#### PROVIDED RECORDS:
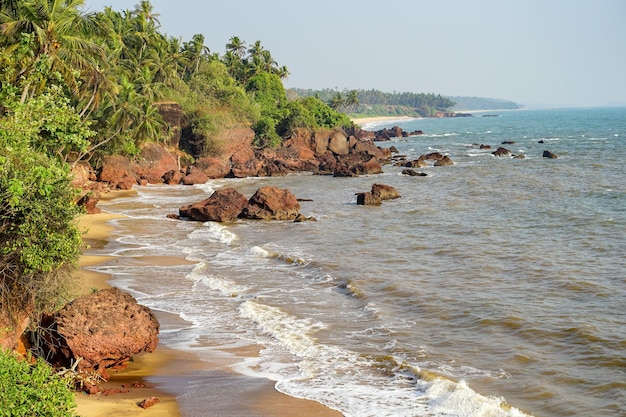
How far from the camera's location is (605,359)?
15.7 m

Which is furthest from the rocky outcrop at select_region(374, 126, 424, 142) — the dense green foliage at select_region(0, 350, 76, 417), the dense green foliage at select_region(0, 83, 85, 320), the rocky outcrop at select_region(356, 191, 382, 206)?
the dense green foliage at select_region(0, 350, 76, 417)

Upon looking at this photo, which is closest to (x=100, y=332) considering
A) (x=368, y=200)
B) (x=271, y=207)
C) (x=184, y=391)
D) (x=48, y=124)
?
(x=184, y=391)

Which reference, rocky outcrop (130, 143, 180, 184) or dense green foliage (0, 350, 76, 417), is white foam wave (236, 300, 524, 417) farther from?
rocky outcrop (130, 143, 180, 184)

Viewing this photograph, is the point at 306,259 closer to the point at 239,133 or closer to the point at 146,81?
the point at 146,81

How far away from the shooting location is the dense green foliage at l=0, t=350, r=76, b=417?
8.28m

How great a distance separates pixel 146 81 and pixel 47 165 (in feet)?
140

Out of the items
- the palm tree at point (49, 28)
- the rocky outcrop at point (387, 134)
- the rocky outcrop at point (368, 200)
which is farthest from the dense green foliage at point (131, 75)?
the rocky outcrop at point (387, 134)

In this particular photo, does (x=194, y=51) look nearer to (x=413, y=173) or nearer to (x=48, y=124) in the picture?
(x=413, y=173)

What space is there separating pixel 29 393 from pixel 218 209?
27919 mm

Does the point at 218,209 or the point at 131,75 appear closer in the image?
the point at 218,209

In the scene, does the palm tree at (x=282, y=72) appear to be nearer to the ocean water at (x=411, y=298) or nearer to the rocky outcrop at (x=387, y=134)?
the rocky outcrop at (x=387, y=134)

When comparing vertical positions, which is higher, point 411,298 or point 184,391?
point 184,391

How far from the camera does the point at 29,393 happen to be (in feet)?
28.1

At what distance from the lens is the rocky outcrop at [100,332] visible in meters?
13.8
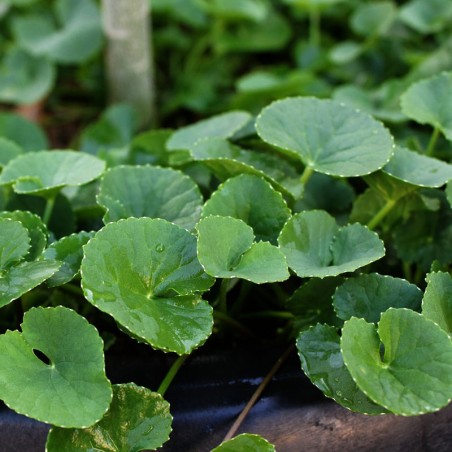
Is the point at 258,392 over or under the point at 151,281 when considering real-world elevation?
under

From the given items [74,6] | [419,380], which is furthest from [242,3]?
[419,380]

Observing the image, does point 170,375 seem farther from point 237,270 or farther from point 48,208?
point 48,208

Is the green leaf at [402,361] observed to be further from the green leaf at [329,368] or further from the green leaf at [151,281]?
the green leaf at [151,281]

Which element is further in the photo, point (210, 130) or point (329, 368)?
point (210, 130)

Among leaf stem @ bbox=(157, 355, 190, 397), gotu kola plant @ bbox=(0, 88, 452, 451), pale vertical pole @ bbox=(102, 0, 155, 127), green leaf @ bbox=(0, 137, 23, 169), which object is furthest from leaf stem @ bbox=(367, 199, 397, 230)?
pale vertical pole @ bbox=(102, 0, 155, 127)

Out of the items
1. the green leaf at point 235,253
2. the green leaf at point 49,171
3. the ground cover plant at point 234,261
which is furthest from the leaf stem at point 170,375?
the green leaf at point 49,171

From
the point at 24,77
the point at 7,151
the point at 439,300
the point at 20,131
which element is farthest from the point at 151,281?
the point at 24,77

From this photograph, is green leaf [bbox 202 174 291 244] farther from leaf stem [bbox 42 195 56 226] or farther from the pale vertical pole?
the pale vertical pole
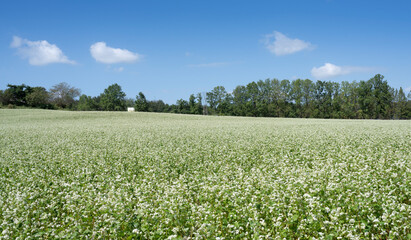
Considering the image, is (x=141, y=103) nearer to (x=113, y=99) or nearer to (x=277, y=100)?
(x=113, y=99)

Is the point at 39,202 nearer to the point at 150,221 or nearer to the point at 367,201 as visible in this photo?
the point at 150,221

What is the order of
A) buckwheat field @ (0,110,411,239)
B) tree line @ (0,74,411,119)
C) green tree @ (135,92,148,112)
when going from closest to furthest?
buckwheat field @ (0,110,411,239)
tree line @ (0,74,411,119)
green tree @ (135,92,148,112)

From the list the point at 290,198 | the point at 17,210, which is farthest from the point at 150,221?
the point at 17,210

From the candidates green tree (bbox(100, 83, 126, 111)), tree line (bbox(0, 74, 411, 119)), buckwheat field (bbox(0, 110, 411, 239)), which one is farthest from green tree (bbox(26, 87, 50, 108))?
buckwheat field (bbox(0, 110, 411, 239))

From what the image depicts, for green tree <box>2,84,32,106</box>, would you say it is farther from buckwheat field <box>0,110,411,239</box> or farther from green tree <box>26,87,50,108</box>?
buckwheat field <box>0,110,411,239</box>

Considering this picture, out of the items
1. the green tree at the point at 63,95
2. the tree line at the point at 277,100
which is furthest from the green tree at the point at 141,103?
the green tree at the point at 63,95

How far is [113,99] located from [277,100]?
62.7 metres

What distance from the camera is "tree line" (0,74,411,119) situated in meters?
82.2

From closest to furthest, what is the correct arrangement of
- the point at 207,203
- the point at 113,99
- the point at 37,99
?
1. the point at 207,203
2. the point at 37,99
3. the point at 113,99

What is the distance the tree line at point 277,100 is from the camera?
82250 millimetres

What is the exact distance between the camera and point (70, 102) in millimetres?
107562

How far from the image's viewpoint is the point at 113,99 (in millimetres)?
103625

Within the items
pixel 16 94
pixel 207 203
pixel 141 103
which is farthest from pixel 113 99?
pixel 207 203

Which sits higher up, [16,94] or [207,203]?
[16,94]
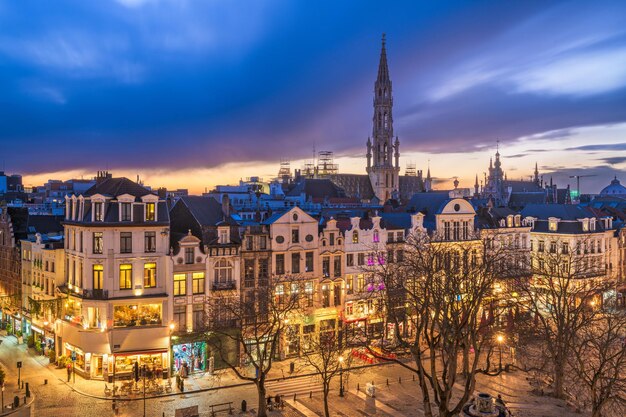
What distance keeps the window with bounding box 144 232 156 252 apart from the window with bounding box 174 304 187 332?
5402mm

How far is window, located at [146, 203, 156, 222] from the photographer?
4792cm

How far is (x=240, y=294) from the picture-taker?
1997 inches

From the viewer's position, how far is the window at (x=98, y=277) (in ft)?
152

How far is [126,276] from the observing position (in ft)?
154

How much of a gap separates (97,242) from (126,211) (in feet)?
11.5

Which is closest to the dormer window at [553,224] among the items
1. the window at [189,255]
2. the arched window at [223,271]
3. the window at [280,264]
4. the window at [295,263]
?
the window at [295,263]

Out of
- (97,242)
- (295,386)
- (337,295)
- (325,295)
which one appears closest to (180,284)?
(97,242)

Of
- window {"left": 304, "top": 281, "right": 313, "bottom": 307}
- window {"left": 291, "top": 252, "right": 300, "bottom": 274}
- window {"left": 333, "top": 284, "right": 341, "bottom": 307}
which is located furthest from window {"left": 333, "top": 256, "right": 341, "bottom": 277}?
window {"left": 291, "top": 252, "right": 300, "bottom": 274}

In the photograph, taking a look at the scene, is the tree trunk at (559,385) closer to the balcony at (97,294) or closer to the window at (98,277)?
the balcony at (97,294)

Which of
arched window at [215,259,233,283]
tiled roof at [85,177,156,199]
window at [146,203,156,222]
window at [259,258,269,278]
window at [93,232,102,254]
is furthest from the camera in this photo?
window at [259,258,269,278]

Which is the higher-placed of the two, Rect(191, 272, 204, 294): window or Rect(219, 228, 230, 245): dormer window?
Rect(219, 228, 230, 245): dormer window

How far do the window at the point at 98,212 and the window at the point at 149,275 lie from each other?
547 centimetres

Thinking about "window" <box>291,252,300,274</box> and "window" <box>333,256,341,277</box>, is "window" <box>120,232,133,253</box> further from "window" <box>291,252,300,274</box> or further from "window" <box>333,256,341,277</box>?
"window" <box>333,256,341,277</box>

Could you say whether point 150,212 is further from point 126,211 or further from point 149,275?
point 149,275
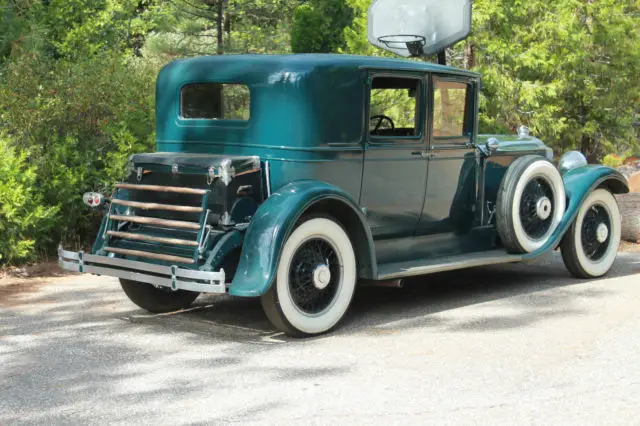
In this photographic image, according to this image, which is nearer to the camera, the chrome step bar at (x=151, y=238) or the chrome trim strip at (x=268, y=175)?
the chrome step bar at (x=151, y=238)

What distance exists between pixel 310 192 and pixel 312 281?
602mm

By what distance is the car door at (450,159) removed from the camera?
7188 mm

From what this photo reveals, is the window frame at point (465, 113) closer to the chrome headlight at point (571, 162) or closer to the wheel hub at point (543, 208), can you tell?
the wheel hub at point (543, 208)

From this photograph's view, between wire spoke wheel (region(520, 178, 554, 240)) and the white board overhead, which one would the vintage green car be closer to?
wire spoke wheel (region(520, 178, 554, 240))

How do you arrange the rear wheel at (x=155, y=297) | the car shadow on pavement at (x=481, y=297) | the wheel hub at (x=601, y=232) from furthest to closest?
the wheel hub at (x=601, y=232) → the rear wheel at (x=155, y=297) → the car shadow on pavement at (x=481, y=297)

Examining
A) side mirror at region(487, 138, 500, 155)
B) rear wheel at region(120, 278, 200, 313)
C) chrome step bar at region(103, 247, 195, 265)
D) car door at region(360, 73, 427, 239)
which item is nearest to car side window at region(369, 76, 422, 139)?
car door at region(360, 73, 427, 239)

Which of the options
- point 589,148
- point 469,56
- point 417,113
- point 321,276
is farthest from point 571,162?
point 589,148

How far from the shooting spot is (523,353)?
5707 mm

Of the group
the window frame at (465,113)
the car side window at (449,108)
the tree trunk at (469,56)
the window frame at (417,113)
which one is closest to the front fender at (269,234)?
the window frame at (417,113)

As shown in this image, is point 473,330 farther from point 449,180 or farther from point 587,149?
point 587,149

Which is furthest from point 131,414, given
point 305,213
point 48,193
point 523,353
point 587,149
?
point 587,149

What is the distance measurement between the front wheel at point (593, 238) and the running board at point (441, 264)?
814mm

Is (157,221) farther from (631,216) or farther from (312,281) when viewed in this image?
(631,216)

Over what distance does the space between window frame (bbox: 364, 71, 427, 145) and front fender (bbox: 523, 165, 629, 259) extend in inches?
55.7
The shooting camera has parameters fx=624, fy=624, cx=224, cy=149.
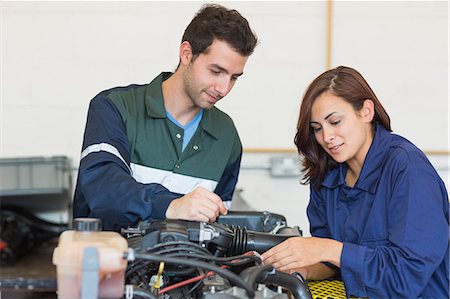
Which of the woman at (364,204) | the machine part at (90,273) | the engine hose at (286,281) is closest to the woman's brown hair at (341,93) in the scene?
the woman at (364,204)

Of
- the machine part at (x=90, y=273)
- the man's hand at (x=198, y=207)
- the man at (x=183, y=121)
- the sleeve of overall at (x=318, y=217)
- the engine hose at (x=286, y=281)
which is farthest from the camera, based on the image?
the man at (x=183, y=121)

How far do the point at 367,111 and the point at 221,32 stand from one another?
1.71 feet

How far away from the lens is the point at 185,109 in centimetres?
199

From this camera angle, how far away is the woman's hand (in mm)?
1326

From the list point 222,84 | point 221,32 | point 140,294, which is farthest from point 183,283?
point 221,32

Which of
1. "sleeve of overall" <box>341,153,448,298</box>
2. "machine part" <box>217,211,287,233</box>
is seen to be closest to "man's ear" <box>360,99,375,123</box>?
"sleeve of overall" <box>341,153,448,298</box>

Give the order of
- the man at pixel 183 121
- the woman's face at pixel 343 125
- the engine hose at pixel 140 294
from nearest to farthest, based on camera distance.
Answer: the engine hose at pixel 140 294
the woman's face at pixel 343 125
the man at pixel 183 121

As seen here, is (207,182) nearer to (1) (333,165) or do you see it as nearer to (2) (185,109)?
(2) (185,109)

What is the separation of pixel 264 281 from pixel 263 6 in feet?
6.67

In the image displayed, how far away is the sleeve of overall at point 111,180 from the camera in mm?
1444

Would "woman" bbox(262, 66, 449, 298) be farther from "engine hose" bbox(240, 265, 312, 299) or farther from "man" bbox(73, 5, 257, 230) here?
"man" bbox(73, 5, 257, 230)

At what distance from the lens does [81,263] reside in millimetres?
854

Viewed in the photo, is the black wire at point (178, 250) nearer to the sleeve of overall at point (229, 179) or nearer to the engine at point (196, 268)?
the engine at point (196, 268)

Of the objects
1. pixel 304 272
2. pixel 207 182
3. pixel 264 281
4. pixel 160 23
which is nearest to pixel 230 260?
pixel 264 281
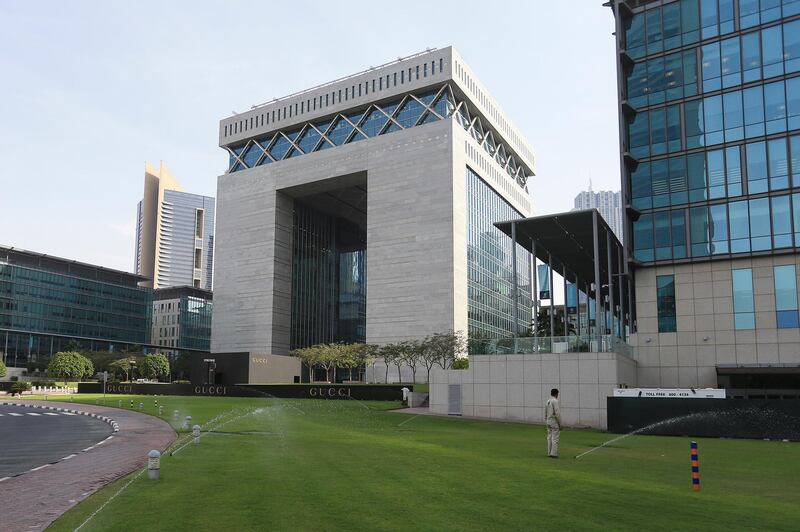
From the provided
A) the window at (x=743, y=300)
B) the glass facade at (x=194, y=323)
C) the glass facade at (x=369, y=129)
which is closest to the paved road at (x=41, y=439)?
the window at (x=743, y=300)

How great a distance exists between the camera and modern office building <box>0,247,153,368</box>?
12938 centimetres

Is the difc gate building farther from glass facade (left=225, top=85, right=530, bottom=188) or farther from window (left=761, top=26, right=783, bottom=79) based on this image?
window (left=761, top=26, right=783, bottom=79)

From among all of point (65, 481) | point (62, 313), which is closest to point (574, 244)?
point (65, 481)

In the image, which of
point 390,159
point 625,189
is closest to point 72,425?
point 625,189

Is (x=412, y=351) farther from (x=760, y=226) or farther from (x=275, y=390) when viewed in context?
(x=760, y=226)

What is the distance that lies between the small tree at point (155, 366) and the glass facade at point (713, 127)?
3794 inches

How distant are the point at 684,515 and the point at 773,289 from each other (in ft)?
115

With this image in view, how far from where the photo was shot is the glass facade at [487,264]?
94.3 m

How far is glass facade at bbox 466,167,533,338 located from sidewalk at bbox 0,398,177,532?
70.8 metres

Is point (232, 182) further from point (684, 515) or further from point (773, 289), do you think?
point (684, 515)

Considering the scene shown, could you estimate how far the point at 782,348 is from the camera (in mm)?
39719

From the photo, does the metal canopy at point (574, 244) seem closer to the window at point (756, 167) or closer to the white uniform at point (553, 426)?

#### WORK REQUIRED:
Please retype the rows starting at the line that contains "Is (x=412, y=351)" and stopping after the line that contains "3794 inches", both of those included, reproducing every character as it appears.

#### RESPONSE FOR THIS EXERCISE:
Is (x=412, y=351) farther from (x=760, y=226) or farther from (x=275, y=390) when viewed in context?
(x=760, y=226)

What is the distance that lies between the small tree at point (155, 366) and the glass facade at point (713, 127)?
3794 inches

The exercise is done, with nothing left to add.